Leaving the crime genre for a moment, let’s travel over to the witty banter of All About Eve. Now Margo (Bette Davis), I like. She’s mature, realistic about her age, career and talent and sincere despite all the phonies around her. Addison DeWitt (George Sanders) is also easy to like in a “oh, he’s so bad” kind of a way. But Eve? I don’t like a damn thing about her. Really, nothing. She doesn’t have the humanity of Margo, at all. That’s kind of the point and that’s why she’s so interesting, because she’s as determined and driven as they come. And yes, by the end, I kind of like her a little better thanks to Addison becoming such a controlling jerk but still, not that much. And why, oh why, did they never make a sequel with Phoebe?! She seems unlikable from the start!
Or how about one of the all-time classic screen characters, Scarlett O’Hara? Is she likable? Well, that’s hard to say. She does come through for people, oddly enough, and helps out during the worst of the war. So, yes, there she’s likable. But before, and most importantly, after, when she should have learned and grown from her war experiences, she’s still as selfish and childish as ever. But she has spirit and drive and that does, of course, make her likable even though she does so many unlikable things. She’s also portrayed by Vivien Leigh which makes it nearly impossible to truly dislike her. And yet, as a character, I don’t think, “Hey, I’d really like to befriend this gal.” But I do want to watch her story.
So let’s stop complaining that you cant’ like a movie because you don’t like the characters. Sometimes you’re not supposed to like them! Sometimes the journey is about finding out where their selfishness and arrogance will take them.
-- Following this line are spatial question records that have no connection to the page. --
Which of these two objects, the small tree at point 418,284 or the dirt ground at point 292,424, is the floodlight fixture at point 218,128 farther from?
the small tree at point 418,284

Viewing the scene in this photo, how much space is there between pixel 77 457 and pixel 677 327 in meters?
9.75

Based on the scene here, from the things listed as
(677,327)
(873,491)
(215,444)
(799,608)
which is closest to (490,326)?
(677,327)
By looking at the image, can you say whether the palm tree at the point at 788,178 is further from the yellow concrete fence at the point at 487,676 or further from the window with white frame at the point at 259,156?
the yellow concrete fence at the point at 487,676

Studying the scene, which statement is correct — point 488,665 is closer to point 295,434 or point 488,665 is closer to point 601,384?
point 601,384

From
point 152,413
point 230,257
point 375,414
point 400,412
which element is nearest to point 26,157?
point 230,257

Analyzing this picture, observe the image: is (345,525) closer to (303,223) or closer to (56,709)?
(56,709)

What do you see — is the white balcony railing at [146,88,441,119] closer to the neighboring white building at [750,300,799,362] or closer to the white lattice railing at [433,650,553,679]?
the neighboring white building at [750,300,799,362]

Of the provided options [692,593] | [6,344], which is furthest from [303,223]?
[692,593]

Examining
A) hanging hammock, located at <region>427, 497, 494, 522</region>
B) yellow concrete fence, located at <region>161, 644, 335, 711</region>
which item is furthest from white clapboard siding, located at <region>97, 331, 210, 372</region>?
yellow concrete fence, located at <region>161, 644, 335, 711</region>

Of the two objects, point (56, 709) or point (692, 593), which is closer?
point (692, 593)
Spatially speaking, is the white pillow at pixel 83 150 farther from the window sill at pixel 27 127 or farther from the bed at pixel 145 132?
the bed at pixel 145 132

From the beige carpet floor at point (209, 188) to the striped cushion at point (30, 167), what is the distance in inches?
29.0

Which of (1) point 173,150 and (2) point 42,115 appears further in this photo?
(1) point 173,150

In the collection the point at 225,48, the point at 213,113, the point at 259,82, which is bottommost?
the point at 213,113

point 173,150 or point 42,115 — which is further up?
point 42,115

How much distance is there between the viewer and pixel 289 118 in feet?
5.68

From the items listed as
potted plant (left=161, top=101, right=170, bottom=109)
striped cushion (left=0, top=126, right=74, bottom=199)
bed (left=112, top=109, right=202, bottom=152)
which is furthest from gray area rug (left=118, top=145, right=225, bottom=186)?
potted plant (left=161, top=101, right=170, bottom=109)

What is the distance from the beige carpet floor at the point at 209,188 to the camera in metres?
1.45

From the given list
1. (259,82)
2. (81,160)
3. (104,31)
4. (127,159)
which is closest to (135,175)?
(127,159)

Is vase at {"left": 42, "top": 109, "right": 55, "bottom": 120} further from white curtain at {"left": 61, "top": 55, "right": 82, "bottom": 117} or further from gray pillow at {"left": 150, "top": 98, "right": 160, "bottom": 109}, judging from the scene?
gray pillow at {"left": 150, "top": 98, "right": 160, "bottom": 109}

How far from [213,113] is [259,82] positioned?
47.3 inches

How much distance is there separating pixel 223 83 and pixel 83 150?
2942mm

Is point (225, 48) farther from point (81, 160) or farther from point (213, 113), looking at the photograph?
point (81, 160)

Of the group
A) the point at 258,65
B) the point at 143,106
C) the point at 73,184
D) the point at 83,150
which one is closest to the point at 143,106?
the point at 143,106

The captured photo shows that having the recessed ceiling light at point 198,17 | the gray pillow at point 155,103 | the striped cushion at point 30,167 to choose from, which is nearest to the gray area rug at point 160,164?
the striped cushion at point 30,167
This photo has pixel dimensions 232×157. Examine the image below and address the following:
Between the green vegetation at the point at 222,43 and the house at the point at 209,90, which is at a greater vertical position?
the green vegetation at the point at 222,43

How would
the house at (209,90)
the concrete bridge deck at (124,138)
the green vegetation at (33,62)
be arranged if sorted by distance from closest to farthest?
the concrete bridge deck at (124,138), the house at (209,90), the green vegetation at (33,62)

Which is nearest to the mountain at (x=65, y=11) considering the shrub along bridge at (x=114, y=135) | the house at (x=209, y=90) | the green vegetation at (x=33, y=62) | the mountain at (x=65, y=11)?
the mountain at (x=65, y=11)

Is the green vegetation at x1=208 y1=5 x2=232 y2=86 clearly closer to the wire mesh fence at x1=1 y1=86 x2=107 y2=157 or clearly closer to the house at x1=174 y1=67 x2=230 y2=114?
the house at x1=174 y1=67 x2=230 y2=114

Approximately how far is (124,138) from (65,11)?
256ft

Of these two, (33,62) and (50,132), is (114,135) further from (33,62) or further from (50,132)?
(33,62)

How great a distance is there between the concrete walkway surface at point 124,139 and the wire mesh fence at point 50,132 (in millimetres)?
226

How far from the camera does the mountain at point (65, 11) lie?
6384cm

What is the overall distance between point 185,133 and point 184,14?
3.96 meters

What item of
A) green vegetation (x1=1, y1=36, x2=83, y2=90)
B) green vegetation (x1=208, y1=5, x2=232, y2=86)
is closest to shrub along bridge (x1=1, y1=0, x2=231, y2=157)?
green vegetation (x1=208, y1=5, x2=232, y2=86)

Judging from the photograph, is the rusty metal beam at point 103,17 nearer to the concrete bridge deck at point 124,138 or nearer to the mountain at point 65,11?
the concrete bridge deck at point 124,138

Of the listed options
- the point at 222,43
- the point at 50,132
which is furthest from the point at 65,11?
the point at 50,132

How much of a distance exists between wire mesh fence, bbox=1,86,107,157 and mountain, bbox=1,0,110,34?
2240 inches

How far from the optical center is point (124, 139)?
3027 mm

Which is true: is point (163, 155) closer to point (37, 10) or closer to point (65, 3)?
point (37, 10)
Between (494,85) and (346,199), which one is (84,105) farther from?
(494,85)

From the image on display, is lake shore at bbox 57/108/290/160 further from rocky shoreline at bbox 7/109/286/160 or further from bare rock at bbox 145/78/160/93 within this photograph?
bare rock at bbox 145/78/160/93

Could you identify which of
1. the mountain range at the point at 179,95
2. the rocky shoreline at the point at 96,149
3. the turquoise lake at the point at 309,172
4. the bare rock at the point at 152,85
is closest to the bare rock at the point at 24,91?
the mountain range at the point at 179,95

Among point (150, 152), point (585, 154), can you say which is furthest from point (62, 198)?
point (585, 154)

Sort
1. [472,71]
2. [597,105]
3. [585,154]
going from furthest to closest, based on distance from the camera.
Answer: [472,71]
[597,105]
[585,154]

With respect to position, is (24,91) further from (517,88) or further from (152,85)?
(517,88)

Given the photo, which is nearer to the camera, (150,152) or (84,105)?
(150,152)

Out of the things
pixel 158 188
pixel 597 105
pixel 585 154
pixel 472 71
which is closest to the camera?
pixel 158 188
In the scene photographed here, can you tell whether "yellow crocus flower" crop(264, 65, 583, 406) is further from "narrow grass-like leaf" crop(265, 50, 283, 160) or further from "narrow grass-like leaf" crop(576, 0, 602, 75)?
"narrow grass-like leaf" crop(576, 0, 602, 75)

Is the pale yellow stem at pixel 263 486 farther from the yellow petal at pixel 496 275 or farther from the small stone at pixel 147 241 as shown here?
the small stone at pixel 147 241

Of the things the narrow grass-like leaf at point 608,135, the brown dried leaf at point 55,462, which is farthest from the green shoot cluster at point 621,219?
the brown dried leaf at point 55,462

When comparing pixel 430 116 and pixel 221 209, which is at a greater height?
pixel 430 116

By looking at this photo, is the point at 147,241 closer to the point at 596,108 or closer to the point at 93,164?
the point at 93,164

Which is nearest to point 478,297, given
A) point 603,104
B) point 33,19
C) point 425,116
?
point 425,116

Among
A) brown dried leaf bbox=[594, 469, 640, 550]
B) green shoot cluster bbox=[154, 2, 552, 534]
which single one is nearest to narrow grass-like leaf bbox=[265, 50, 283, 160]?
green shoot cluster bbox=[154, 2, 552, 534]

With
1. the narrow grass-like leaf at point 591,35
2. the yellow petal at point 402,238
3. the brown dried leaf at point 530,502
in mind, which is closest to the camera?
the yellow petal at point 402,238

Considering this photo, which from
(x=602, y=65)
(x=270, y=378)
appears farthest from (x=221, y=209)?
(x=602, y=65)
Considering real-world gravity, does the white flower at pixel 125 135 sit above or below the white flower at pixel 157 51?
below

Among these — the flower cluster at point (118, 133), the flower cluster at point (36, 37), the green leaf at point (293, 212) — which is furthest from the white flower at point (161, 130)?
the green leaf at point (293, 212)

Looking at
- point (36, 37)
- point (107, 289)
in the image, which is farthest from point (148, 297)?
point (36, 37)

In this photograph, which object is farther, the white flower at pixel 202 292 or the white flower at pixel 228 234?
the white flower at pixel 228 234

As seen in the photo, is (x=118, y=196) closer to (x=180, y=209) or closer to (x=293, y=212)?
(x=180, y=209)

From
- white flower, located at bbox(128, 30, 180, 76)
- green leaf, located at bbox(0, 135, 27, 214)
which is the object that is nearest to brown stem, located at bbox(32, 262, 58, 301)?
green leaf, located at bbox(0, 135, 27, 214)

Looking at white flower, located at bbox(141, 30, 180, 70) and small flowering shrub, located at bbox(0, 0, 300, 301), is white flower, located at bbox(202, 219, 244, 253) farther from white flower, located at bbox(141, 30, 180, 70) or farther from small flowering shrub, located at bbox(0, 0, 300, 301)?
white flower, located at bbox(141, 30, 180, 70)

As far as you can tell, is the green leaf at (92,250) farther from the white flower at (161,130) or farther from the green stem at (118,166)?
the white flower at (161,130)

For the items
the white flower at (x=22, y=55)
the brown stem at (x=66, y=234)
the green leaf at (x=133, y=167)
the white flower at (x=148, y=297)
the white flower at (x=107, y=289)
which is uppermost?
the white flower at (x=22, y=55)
And that’s as valid in storytelling as watching a good character win the day. Maybe more so, at least as far as good drama is concerned, because of the extra layer of conflict built up between character and viewer. Sometimes I like a character and want the best for them and sometimes, I don’t like them and I don’t care. As long as the story is good. It’s only when it’s bad that an unlikable character becomes a problem. And then I truly don’t care. Bad movies do that to me. Unlikable characters almost never do.